US calls for calm over Kosovo
The unfinished Church of Christ the Saviour, Pristina. Source: Wikimedia
Washington has called on Kosovo and Serbia to end “dangerous rhetoric” after the authorities in Pristina denied entry to a provocative Serbian train painted in the colours of the national flag along with the words “Kosovo is Serbia” in numerous languages.
Kosovo’s President Hashim Thaci said Serbia was trying to seize northern Kosovo using the “Crimea model”, in a reference to the Russian annexation of Ukraine’s peninsula in 2014. Most of Kosovo’s ethnic Serb minority is concentrated in the north, near the Serbian border.
Kosovo Albanians make up more than 90 per cent of Kosovo’s 1.8 million population. Northern Kosovo is home to a Serb minority of 40,000 to 50,000.
Serb President Tomislav Nikolic said Kosovo clearly wanted war because it had deployed special police at the border to block the train. The train was due to travel to ethnic Serbian enclaves in what it regards as a breakaway province.
Kosovo, backed by the US and western Europe, formally declared independence from Serbia in 2008.
“Kosovo is a sovereign, independent country and we respect the right of Kosovo to manage who and what crosses its borders,” the US embassy in Pristina announced. “We urge all sides to avoid dangerous rhetoric and continue to work for the normalisation of relations.”
Serbia and its traditional ally, Russia, both refuse to recognise Kosovo.
Russia’s Foreign Minister Sergei Lavrov said tensions were sharply rising in the Balkans and the west must help de-escalate the situation.

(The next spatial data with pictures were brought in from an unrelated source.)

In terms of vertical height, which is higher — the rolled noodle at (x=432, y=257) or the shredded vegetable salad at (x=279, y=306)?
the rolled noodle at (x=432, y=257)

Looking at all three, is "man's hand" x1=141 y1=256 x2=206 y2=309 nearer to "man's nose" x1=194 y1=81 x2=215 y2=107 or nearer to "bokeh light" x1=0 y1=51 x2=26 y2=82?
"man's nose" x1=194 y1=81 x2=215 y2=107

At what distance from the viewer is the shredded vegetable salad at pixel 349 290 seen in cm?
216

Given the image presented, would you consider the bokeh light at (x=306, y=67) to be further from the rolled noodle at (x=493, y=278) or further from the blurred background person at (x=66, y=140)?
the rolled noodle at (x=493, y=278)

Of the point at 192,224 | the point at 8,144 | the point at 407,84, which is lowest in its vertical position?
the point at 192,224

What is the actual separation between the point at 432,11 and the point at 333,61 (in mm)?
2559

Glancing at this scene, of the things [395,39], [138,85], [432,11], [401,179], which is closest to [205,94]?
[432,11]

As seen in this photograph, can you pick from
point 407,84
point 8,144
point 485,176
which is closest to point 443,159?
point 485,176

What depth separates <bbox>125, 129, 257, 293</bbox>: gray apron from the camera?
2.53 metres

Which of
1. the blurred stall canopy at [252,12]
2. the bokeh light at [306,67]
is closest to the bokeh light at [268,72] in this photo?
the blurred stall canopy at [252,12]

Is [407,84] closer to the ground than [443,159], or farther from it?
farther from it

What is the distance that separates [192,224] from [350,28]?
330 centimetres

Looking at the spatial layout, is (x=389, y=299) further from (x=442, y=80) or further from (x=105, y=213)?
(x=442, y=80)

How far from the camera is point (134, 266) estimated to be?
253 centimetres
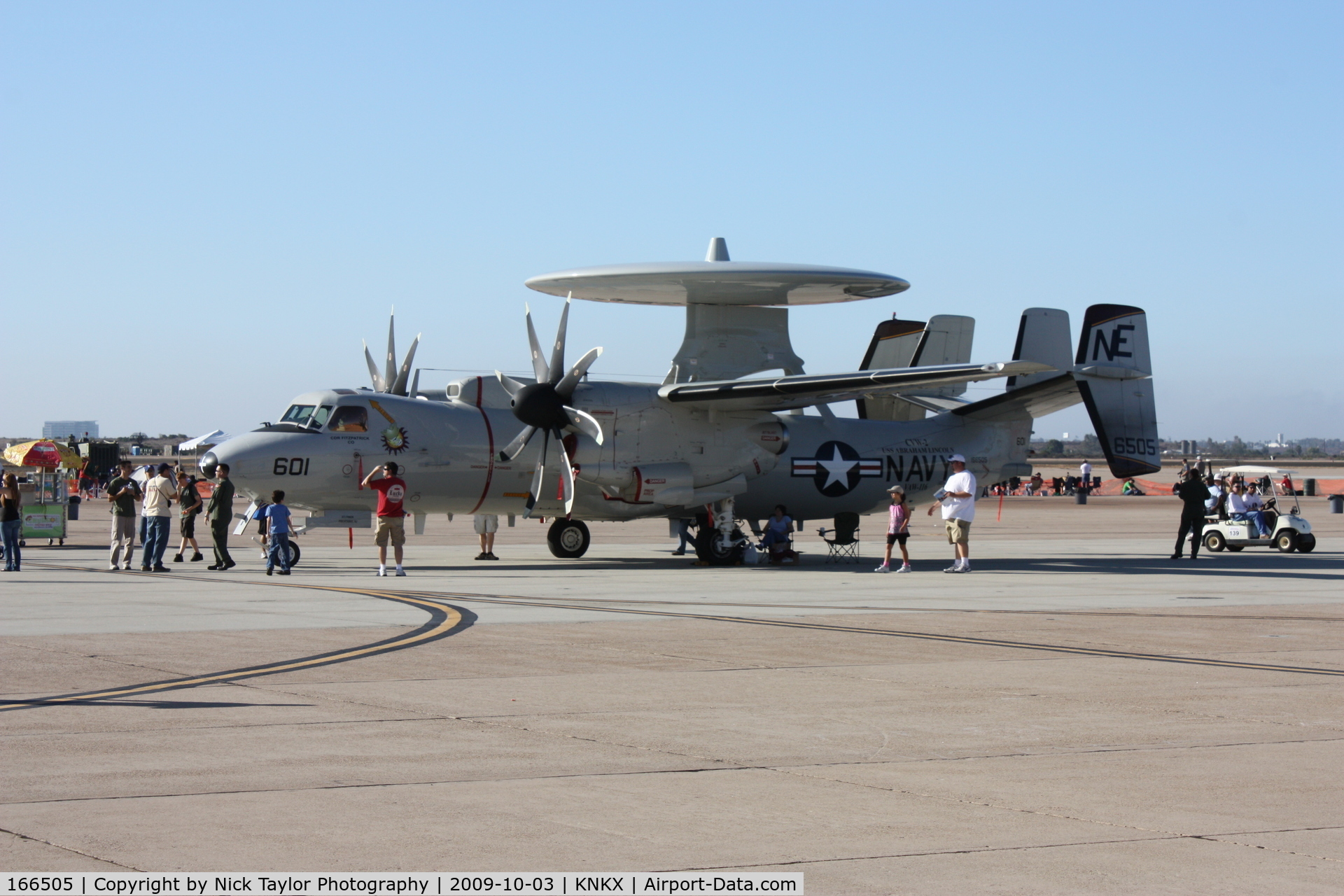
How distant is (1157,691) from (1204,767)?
2.86m

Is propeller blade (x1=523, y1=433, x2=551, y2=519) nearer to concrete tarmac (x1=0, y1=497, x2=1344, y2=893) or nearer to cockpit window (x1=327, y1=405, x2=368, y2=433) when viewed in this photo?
cockpit window (x1=327, y1=405, x2=368, y2=433)

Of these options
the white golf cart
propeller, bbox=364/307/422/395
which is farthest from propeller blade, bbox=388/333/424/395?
the white golf cart

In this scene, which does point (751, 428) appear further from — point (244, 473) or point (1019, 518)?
point (1019, 518)

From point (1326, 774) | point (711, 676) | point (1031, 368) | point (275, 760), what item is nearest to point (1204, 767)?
point (1326, 774)

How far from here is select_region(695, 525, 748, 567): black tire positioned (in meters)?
26.2

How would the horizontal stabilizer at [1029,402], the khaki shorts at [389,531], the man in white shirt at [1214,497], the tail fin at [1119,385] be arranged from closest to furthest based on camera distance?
the khaki shorts at [389,531] → the tail fin at [1119,385] → the horizontal stabilizer at [1029,402] → the man in white shirt at [1214,497]

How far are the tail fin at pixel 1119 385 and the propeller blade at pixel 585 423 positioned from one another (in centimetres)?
1017

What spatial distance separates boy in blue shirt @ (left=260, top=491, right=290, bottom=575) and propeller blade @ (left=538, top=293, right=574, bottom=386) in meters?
5.49

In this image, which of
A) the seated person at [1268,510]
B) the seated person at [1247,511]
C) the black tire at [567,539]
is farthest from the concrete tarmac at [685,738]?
the seated person at [1268,510]

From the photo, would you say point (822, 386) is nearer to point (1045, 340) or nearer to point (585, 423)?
point (585, 423)

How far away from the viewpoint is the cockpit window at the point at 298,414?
80.5 feet

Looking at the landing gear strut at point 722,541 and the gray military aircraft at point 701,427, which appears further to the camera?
the landing gear strut at point 722,541

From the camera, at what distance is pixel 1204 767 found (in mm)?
7715

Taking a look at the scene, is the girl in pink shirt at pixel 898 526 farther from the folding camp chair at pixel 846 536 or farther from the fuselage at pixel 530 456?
the fuselage at pixel 530 456
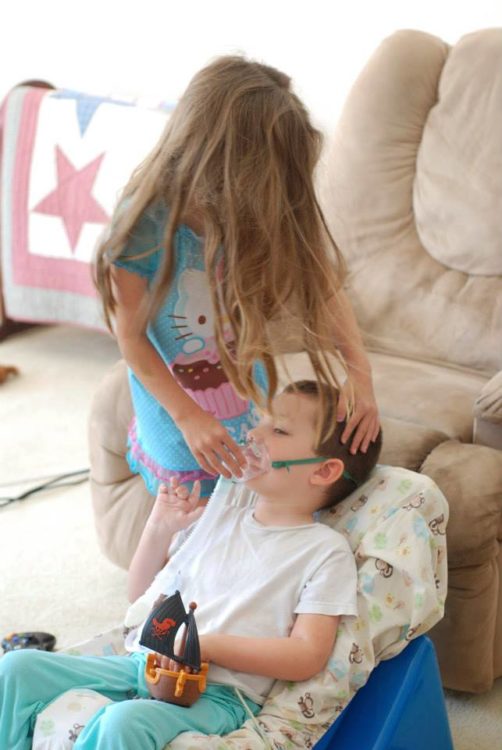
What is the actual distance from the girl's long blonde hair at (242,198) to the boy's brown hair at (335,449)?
35 millimetres

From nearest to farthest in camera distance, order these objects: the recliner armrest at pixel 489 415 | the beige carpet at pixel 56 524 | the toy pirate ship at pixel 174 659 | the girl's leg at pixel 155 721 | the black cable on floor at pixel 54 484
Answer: the girl's leg at pixel 155 721, the toy pirate ship at pixel 174 659, the recliner armrest at pixel 489 415, the beige carpet at pixel 56 524, the black cable on floor at pixel 54 484

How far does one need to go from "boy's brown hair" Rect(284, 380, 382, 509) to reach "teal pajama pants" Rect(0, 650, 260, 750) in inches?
14.4

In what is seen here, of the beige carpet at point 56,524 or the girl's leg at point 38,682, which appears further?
the beige carpet at point 56,524

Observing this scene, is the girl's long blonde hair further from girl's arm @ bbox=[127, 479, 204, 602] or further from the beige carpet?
the beige carpet

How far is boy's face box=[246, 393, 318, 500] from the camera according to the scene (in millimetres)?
1527

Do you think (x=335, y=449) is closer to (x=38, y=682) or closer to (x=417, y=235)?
(x=38, y=682)

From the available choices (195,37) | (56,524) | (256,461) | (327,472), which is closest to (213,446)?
(256,461)

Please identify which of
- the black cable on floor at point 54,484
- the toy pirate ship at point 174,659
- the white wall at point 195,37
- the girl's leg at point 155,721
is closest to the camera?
the girl's leg at point 155,721

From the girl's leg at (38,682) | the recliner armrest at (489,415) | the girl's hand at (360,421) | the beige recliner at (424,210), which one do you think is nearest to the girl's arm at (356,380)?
the girl's hand at (360,421)

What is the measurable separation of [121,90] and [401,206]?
1.51m

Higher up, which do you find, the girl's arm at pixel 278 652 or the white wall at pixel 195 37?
the white wall at pixel 195 37

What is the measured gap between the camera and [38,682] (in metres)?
1.34

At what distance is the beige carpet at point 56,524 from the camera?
199 cm

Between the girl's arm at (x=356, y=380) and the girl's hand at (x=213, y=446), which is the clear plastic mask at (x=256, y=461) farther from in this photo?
the girl's arm at (x=356, y=380)
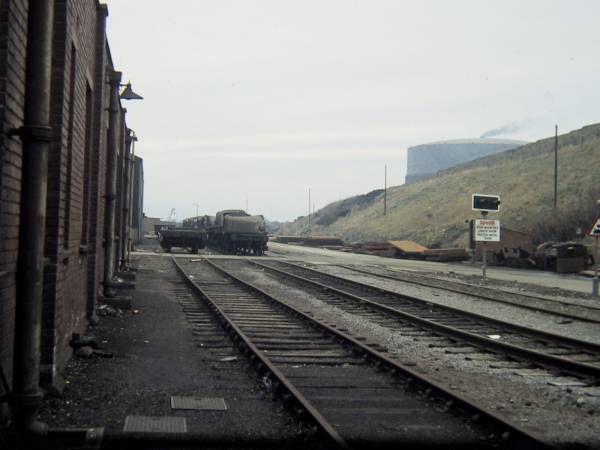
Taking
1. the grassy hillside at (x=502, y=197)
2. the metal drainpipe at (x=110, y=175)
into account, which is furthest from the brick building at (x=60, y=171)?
the grassy hillside at (x=502, y=197)

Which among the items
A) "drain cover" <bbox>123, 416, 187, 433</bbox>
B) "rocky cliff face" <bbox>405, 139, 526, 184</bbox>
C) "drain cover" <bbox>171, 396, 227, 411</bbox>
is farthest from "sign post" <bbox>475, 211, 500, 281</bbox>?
"rocky cliff face" <bbox>405, 139, 526, 184</bbox>

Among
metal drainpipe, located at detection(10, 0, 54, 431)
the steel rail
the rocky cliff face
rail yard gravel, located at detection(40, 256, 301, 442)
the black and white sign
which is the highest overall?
the rocky cliff face

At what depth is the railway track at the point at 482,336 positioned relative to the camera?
26.3ft

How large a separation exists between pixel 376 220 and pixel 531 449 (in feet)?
252

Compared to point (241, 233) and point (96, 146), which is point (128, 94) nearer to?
point (96, 146)

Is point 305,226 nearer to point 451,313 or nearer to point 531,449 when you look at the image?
point 451,313

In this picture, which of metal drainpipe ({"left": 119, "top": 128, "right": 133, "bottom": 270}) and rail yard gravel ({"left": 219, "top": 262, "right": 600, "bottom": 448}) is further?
metal drainpipe ({"left": 119, "top": 128, "right": 133, "bottom": 270})

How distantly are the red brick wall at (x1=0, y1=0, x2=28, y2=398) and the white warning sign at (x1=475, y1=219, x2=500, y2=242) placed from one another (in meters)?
19.3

Symbolic of tensions between the neighbours is the unfinished Orthodox Church of Christ the Saviour on the campus of Pristina University. Construction began in the mid-1990s under Slobodan Milosevic’s presidency and his efforts to consolidate Serbia’s grip over the province. The building was abandoned by the Serbs while only part-finished.
During a protest last year students sat in front of the church and read books to suggest the area should be used for studying.
Nato air strikes on Serbia forced it to withdraw in 1999 after an estimated 10,000 ethnic Albanian civilians had died. Around 5,000 Nato troops are still stationed in Kosovo.
Nikolic met the US ambassador to Serbia and afterwards said Washington had caused “trouble” in the former Yugoslavia and expressed hope that Donald Trump would be more supportive to Serbian interests.
Relations between Kosovo and Serbia came under renewed strain on January 4 when ex-Kosovo prime minister Ramush Haradinaj was arrested on charges of war crimes in France on a warrant from Serbia.
Normalising diplomatic ties is a key requirement for both countries to progress towards EU membership.